Two lawyers are criticizing a decision Tuesday to allow senior RCMP witnesses to avoid cross-examination before the inquiry investigating the 2020 mass shooting in Nova Scotia.
The lawyers, Tara Miller and Josh Bryson, represent relatives of some of the victims gunned down by a killer disguised as a Mountie and driving a replica RCMP cruiser on April 18-19, 2020.
The federal-provincial commission of inquiry has agreed to provide special accommodations for three senior Mounties when they testify about command decisions they made as the tragedy unfolded.
Two of the Mounties, Staff Sgt. Brian Rehill and Sgt.

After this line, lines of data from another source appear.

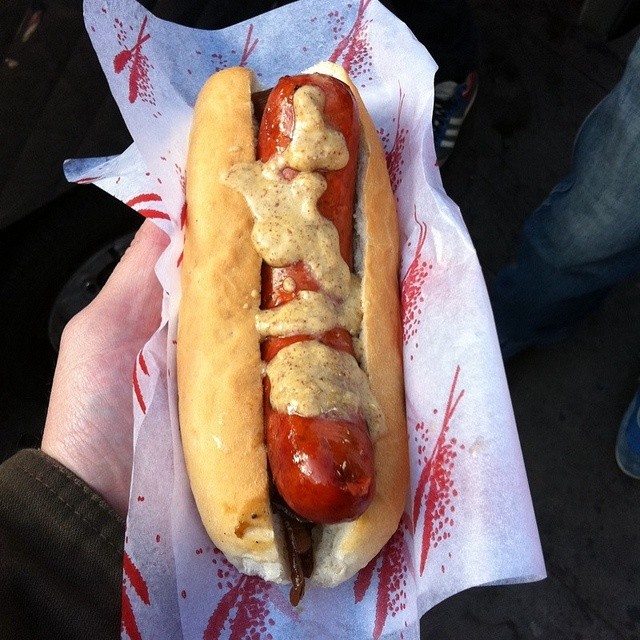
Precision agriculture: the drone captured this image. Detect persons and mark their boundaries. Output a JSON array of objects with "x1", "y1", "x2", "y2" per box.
[
  {"x1": 489, "y1": 35, "x2": 640, "y2": 482},
  {"x1": 0, "y1": 217, "x2": 171, "y2": 640}
]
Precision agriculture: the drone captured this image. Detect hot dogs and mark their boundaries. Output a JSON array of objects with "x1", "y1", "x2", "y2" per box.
[{"x1": 177, "y1": 60, "x2": 409, "y2": 585}]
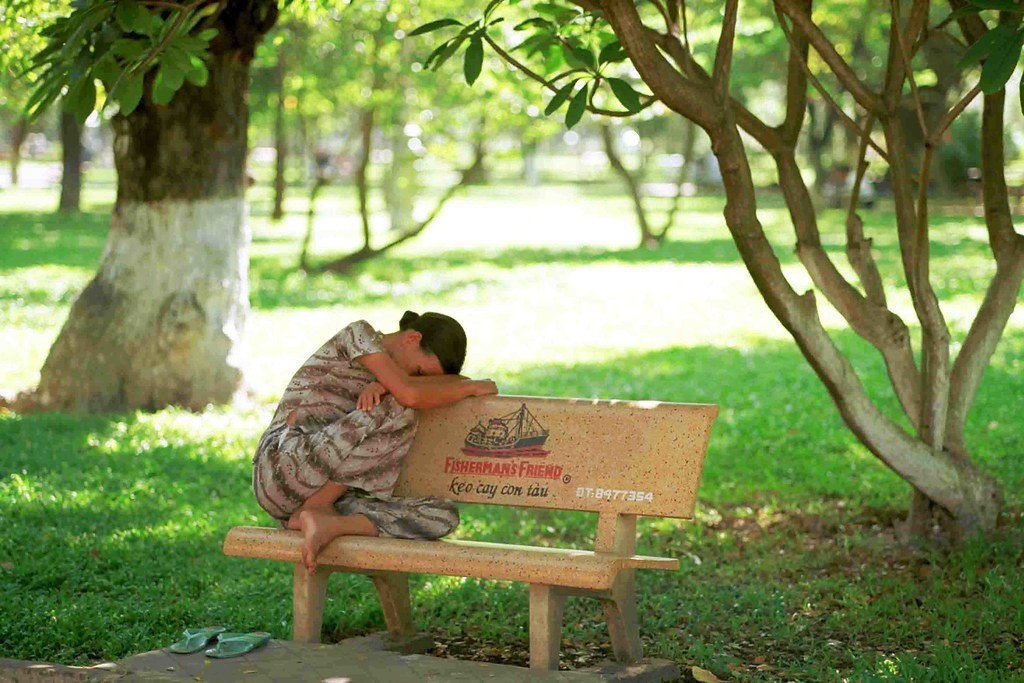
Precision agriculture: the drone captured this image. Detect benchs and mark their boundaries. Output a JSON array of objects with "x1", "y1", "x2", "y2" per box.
[{"x1": 222, "y1": 391, "x2": 720, "y2": 670}]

Andy O’Brien, will face questions from commission counsel via Zoom calls that will be recorded and broadcast at a later date. Participants and lawyers who wish to observe their testimony must remain off screen with their microphones muted while each Mountie is speaking.
No reasons were given for the special arrangements as this information is considered private information that typically deals with physical or psychological health needs, the commission said.

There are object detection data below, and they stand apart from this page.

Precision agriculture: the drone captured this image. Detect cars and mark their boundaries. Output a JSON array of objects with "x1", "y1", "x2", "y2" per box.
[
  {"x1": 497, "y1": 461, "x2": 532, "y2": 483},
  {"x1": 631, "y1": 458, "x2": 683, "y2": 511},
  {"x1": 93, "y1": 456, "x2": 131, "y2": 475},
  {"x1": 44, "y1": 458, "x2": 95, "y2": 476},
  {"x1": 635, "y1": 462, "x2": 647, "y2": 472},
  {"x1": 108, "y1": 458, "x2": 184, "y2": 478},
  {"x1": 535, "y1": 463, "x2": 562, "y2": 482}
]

Miller said she disagrees with the decision not to allow direct cross-examination.
“It will erode trust in this process and the evidence that will come out of it for these key witnesses,” said Miller, who represents a relative of Kristen Beaton, a nurse and pregnant mother who was fatally shot while sitting in her car in Debert, N.S., on April 19, 2020.
Last week, the Nova Scotia RCMP issued a statement saying the inquiry would be violating its own rules if Mounties who endured trauma were called to testify without some form of accommodation.
The inquiry’s mandate calls for it to adopt a trauma-informed approach.
Bryson said he could have cross-examined Rehill and O’Brien without causing trauma. “I’m very disappointed in the ruling by the commissioners to be removing our meaningful participation in the evidence of these two key participants in this inquiry,” he said.
He said Rehill is the “most integral witness to this inquiry,” as he was the first critical incident commander to oversee officers dispatched to Portapique, N.S., where 13 people were killed on the night of April 18, 2020.
Rehill was the RCMP’s risk manager at its Operational Communications Centre in nearby Truro, N.S. When the centre received 911 calls confirming an active shooter was on the loose, Rehill immediately assumed command.
“He (Rehill) made the key decisions,” Bryson said in an interview Tuesday, adding that the senior Mountie should face questions about what he did to contain the killer on the first night.
As well, Bryson said Rehill should be asked about why there was confusion over who was in charge, given the fact that O’Brien and another Mountie — Staff Sgt. Al Carroll — were also issuing orders over the police radio that night.
Though he was off duty and had consumed four alcoholic drinks, O’Brien retrieved his portable radio from the detachment — with the help of his wife — and joined in offering direction to responding officers.
According to the commission, participating lawyers such as Bryson and Miller will be asked to provide questions for Rehill and O’Brien by Thursday at 4 p.m. The commission’s lawyers will then plan their questioning, which is expected to take place on Monday and Tuesday, beginning with Rehill.
Once that round of questioning is completed, participating lawyers will be asked if they have any further questions.
Meanwhile, Carroll — former district commander for Colchester County — is expected to testify Thursday via a live Zoom call. He will be provided with breaks during his appearance, the commission said Tuesday. He could face direct cross-examination.
The National Police Federation and the federal Department of Justice had requested that O’Brien and Rehill provide their information by sworn affidavit and that Carroll testify in person with questions asked only by commission counsel.
The commission confirmed Tuesday it received a total of six requests for accommodations. One request was rejected and the commission agreed that two other witnesses could testify as part of a panel. Those witnesses were not named.
“Accommodations are intended to ensure that the commission receives the best information possible from witnesses,” the commission said in a statement. “Since witness accommodation requests involve sensitive personal health information, the commission will not share any specific individual private information about these requests.”
On April 27, the commissioner leading the inquiry, Michael MacDonald, issued a decision saying RCMP Const. Vicki Colford could provide a written affidavit instead of testifying in person.